Open your production environment, the one your customers are using right now. Count the features shipped in the last quarter where AI generated the majority of the code. For each one, ask: can I point to the intent it was validated against? The deterministic checks it passed? The owner of the remediation loop if a finding comes back tomorrow?
Most product leaders cannot answer those questions for more than a small fraction of their production code. The gap between what AI generated and what was actually verified is not theoretical. It is in your environment right now, serving your customers, compounding every day nobody measures it.
So the real questions are these.

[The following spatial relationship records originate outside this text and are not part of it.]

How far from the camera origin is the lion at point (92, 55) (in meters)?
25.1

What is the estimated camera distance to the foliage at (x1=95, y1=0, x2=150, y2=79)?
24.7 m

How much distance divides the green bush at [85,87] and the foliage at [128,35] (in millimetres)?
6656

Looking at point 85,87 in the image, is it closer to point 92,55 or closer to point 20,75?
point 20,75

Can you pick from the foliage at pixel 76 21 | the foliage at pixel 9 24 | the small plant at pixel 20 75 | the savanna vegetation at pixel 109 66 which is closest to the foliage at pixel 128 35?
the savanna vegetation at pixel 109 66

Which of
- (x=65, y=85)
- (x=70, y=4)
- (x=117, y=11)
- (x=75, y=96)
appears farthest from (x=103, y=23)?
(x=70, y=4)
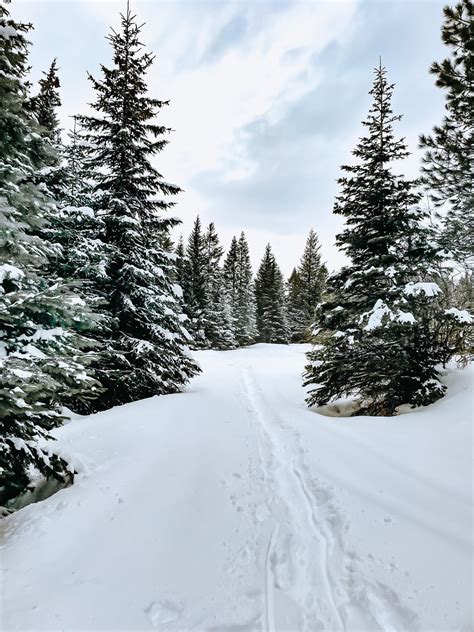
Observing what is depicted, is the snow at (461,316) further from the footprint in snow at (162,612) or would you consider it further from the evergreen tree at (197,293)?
the evergreen tree at (197,293)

How many undocumented AI-generated features are currently running in your production? What is your cost of verification per generated unit, and how does it compare to your cost of generation? And who in your organization is responsible for that ratio improving rather than degrading?
If the honest answer to the last question is "nobody yet," the debt is already compounding. That is the only honest read.
If you have started measuring this, I want to know how. If you have not, I would ask why.